Xiang Ni

UIUC

Position: PhD Candidate
Rising Stars year of participation: 2015
Bio

Xiang Ni is a final-year Ph.D. candidate in the Department of Computer Science at the University of Illinois at Urbana-Champaign. She is interested in developing runtime system techniques for scalable parallel executions on supercomputers. Performance optimization of irregular applications and application oblivious fault tolerance are her primary areas of research. At Illinois, she is part of the Parallel Programming Laboratory which develops Charm++ and its applications. She has closely worked with researchers from Disney Research on developing a first of its kind parallel software for Cloth Simulation. She has also done two summer internships at the Lawrence Livermore National Laboratory. Xiang got her master’s degree at Illinois in 2012 for her work on asynchronous protocols for low overhead checkpointing. Prior to that she got a bachelor’s degree in Computer Science at Beihang University in Beijing, China.

Mitigation of Failures in High Performance Computing via Runtime Techniques

Mitigation of Failures in High Performance Computing via Runtime Techniques

Parallel computing is a powerful tool to solve large complex problems in a timely manner. The most powerful supercomputer in the US today, named Titan, consists of 300,000 cores along with over 18,000 general purpose GPUs. At its peak, Titan can perform over 17 quadrillion floating-point operations per second! While the number of components assembled to create a supercomputer keeps increasing beyond these values, the reliability and the capacity of each individual component has not increased proportionally.

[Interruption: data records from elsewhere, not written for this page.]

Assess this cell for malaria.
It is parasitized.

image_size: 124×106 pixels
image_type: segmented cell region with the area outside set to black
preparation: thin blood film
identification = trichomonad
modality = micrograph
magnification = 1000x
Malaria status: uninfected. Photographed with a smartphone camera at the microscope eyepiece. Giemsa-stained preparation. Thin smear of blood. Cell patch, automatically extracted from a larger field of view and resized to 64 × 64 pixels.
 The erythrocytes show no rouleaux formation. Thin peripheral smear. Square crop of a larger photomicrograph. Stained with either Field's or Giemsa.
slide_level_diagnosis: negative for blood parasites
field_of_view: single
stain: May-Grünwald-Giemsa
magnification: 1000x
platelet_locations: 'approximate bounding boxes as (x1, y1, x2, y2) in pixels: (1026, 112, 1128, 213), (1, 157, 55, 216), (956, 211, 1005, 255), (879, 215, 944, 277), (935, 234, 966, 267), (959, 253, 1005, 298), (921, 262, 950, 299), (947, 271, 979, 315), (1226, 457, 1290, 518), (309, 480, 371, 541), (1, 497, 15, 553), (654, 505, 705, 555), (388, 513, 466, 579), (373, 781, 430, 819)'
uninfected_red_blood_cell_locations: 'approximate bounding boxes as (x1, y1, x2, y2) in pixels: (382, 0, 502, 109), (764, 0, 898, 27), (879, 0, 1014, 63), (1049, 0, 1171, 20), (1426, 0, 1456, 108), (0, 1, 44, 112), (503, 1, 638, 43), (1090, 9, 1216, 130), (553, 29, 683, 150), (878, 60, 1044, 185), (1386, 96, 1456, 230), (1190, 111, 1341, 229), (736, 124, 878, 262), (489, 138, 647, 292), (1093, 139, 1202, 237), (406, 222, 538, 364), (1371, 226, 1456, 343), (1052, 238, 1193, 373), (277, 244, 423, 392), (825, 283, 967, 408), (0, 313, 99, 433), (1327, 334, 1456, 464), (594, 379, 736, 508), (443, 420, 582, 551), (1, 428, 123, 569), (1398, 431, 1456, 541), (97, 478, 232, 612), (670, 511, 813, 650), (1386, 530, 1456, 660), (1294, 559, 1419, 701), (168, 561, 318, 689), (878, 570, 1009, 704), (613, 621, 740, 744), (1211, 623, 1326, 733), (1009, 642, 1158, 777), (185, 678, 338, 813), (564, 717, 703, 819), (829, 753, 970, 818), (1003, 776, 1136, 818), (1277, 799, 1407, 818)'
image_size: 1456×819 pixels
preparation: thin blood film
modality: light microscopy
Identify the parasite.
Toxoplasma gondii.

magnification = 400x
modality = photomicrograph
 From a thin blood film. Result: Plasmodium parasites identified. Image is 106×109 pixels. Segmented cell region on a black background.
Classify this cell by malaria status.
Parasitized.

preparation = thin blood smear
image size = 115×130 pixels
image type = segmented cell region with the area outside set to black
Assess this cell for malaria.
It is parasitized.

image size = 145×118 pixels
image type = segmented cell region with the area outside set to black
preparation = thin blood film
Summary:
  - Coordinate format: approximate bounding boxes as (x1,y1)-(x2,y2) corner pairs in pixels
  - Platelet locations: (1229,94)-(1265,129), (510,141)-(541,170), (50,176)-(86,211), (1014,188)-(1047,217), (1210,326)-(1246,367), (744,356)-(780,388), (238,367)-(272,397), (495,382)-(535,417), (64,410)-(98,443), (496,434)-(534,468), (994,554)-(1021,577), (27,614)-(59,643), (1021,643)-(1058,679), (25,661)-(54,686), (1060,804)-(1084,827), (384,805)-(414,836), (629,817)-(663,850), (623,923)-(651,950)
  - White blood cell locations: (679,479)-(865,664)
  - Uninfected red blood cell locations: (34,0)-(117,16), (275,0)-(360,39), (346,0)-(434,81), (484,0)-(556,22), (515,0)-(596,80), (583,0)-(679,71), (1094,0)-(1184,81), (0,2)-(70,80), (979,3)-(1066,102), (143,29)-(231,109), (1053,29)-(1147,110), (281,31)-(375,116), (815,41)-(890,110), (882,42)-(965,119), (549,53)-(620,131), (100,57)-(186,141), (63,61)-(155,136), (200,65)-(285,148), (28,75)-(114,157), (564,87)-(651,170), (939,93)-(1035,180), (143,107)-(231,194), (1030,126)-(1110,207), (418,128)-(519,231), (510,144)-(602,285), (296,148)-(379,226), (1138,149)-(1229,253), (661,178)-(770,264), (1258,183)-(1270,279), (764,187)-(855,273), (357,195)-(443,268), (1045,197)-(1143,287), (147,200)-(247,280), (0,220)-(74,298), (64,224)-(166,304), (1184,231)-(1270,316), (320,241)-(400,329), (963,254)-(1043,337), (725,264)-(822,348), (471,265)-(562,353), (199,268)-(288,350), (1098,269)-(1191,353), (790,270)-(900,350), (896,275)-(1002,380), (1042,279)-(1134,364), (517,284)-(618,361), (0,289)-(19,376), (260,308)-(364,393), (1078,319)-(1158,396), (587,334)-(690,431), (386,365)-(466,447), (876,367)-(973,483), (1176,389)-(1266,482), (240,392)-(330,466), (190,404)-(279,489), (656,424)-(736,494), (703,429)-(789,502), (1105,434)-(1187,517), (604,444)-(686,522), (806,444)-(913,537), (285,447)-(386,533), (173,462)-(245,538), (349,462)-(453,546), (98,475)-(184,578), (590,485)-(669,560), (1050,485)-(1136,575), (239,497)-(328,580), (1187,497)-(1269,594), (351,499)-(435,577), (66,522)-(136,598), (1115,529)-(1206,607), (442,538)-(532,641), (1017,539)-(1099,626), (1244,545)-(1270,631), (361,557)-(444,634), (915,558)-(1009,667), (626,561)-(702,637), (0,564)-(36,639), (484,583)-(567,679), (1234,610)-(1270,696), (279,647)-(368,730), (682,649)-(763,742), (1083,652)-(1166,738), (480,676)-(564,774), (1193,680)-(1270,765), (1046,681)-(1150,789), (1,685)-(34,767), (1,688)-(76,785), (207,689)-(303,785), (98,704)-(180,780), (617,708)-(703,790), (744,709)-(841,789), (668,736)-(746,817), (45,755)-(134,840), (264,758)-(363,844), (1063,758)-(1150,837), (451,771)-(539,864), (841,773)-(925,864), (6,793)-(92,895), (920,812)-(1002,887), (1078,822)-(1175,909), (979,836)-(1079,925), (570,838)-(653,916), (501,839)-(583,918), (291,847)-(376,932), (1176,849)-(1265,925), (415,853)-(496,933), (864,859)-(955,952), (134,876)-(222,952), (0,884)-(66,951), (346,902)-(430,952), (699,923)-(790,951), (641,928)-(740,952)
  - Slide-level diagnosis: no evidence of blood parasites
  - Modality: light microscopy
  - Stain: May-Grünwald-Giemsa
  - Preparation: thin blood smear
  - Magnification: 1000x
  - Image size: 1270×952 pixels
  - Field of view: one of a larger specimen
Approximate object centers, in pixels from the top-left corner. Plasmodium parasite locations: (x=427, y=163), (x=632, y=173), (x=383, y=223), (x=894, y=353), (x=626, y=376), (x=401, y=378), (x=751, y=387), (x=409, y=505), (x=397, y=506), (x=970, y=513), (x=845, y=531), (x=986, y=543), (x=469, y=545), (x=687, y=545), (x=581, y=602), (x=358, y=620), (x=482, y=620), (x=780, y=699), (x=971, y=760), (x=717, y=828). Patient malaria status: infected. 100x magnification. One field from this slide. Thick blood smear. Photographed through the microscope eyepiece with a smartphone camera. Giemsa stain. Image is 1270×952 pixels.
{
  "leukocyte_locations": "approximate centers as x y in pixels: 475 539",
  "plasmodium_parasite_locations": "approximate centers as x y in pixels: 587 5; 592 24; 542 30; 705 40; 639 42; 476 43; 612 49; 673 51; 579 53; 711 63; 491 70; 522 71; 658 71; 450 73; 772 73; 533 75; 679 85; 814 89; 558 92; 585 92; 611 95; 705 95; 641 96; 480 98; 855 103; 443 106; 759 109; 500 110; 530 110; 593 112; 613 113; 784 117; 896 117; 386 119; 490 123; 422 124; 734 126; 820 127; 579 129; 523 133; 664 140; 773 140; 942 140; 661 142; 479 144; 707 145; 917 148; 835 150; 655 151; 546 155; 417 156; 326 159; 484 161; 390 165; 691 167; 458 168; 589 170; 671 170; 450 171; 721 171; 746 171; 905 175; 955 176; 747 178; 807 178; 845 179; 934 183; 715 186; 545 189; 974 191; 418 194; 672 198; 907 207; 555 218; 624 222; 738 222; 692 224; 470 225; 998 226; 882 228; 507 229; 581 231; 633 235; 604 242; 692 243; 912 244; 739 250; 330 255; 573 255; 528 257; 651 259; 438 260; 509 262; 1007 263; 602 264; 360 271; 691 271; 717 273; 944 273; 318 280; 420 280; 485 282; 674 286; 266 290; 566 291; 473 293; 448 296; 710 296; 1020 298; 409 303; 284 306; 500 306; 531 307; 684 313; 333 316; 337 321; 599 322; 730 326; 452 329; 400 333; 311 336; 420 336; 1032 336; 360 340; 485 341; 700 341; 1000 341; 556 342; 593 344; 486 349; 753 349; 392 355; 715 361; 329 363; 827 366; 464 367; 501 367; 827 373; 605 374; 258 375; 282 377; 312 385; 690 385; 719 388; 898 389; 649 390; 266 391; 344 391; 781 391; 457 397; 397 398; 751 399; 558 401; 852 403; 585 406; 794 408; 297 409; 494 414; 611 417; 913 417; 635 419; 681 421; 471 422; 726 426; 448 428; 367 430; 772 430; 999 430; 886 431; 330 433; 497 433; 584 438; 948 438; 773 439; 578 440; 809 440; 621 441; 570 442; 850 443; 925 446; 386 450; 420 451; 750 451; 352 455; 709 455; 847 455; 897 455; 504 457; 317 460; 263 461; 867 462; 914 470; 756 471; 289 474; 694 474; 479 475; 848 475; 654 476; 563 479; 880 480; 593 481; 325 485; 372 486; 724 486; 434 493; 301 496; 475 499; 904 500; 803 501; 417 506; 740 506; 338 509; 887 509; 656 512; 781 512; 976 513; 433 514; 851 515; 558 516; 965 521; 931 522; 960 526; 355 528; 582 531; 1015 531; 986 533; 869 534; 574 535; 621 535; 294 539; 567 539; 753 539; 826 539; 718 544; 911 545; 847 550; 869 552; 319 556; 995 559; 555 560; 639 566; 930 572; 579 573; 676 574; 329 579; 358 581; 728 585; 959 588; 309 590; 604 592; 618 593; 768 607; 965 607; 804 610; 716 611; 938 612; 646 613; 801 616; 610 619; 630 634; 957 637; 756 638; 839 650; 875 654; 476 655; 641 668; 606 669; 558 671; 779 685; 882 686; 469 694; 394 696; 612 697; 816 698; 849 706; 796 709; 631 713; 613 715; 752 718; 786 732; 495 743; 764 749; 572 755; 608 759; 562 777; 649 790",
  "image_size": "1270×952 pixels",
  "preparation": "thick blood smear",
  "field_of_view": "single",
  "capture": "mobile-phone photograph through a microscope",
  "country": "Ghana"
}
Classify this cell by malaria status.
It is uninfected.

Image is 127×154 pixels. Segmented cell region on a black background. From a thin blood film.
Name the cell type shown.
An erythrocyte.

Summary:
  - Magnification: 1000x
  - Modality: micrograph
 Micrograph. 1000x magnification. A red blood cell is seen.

As a result, the machines of today fail frequently and hamper smooth execution of high performance applications. The slow increase in memory capabilities has thwarted efficient use of the state-of-the-art methods for containing such failures. My research strives to develop runtime system techniques that can be deployed to make large scale parallel executions robust and fail-safe. In particular, I have worked on answering the following questions: how can a runtime system provide fault tolerance support efficiently with minimal application intervention? What are the effective ways to detect and correct silent data corruptions? Given the limited memory resource, how do we enable the execution and checkpointing of data intensive applications?